Give again only what runs from the line with "What distance separates" to the final line of the entries below, exactly as written and without pictures.

>> start Records for the task

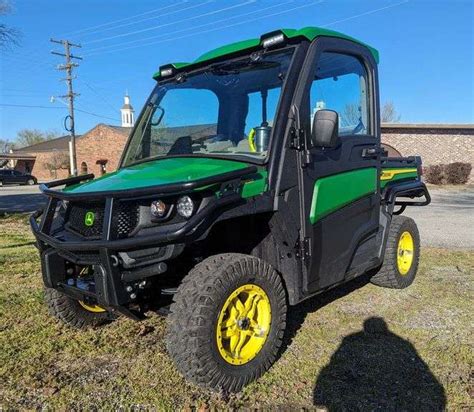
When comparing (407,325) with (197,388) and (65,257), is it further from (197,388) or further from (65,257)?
(65,257)

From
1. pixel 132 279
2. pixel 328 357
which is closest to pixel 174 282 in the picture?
pixel 132 279

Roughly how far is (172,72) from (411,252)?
11.8ft

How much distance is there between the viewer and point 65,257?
325 cm

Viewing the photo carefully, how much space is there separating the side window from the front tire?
1.40 m

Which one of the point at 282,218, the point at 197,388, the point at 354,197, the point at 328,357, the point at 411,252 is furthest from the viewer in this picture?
the point at 411,252

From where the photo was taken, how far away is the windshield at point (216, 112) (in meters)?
3.58

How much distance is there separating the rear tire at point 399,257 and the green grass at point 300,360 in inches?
7.9

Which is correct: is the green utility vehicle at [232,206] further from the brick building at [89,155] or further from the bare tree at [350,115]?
the brick building at [89,155]

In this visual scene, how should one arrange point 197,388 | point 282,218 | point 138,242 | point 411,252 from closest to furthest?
point 138,242
point 197,388
point 282,218
point 411,252

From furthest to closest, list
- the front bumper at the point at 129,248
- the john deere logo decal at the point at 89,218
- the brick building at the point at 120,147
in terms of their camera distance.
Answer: the brick building at the point at 120,147
the john deere logo decal at the point at 89,218
the front bumper at the point at 129,248

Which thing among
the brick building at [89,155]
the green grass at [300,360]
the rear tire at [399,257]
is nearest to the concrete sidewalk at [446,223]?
the rear tire at [399,257]

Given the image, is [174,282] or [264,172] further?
[174,282]

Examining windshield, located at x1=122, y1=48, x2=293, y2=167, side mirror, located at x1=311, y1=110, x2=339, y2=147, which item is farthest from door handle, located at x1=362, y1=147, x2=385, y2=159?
windshield, located at x1=122, y1=48, x2=293, y2=167

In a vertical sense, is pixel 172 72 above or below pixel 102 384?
above
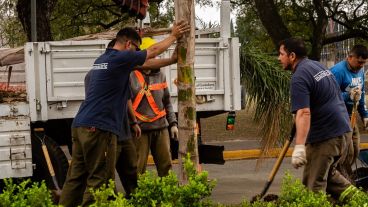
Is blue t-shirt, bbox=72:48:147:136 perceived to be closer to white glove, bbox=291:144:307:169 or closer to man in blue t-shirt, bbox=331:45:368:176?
white glove, bbox=291:144:307:169

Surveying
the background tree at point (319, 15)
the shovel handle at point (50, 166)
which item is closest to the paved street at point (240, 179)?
the shovel handle at point (50, 166)

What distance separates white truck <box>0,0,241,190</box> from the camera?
7.69 m

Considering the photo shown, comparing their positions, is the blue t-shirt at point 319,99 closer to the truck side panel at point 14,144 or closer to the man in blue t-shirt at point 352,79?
the man in blue t-shirt at point 352,79

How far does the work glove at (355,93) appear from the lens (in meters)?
7.77

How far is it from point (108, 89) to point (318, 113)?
178cm

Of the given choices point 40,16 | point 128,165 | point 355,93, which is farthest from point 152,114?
point 40,16

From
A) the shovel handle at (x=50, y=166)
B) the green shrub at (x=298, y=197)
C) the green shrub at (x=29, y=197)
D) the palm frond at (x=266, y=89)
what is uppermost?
the palm frond at (x=266, y=89)

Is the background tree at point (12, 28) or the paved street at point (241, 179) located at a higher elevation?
the background tree at point (12, 28)

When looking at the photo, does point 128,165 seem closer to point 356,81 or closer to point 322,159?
point 322,159

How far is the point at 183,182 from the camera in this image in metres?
5.30

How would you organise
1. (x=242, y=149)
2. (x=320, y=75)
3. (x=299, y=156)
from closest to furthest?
(x=299, y=156) → (x=320, y=75) → (x=242, y=149)

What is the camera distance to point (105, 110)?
20.3ft

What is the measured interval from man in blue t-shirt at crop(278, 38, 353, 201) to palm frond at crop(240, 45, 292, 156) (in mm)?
2412

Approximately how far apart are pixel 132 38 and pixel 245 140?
9.80 metres
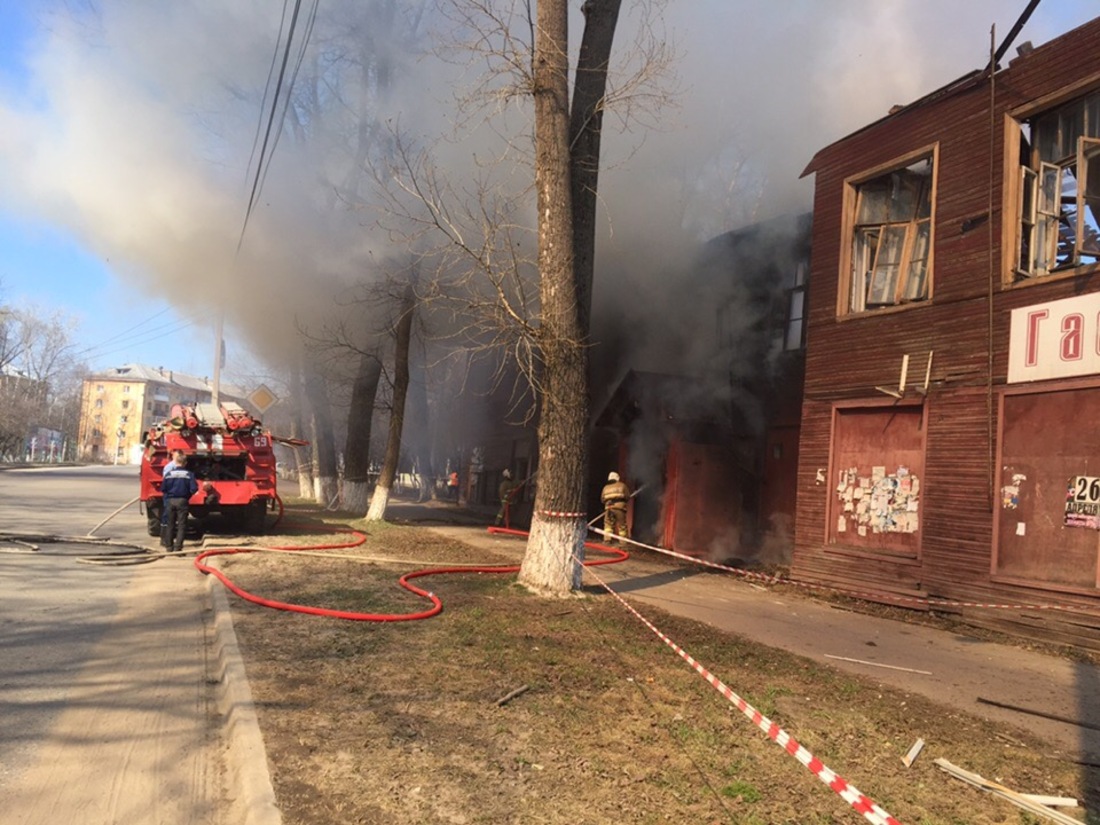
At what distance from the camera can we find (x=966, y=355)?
782cm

>> end Records for the task

**The completed task**
What distance separates white truck <box>0,0,241,190</box> from the camera?
7.69 m

Considering the photo shown, comparing their positions, is the blue t-shirt at point 319,99 closer to the truck side panel at point 14,144 or closer to the man in blue t-shirt at point 352,79?
the man in blue t-shirt at point 352,79

How far does the work glove at (355,93) appear from the lens (in meters)?
7.77

How far is it from point (108, 89) to point (318, 113)?
178cm

Of the given choices point 40,16 | point 128,165 | point 355,93, which is farthest from point 152,114?
point 40,16

From
A) the shovel handle at (x=50, y=166)
B) the green shrub at (x=298, y=197)
C) the green shrub at (x=29, y=197)
D) the palm frond at (x=266, y=89)
what is uppermost?
the palm frond at (x=266, y=89)

Is the background tree at point (12, 28) or the paved street at point (241, 179) located at a higher elevation?
the background tree at point (12, 28)

When looking at the photo, does point 128,165 seem closer to point 356,81 or closer to point 322,159?
point 322,159

How far is the point at 183,182 from the camera in this image in metres?
5.30

How would you organise
1. (x=242, y=149)
2. (x=320, y=75)
3. (x=299, y=156)
from closest to furthest?
(x=299, y=156) → (x=320, y=75) → (x=242, y=149)

What is the camera distance to point (105, 110)?
20.3ft

What is the measured interval from man in blue t-shirt at crop(278, 38, 353, 201) to palm frond at crop(240, 45, 292, 156) (in mm)?
2412

Approximately how far apart are pixel 132 38 and pixel 245 140?
9.80 metres
At what distance from the camera can we find (x=966, y=355)?
782cm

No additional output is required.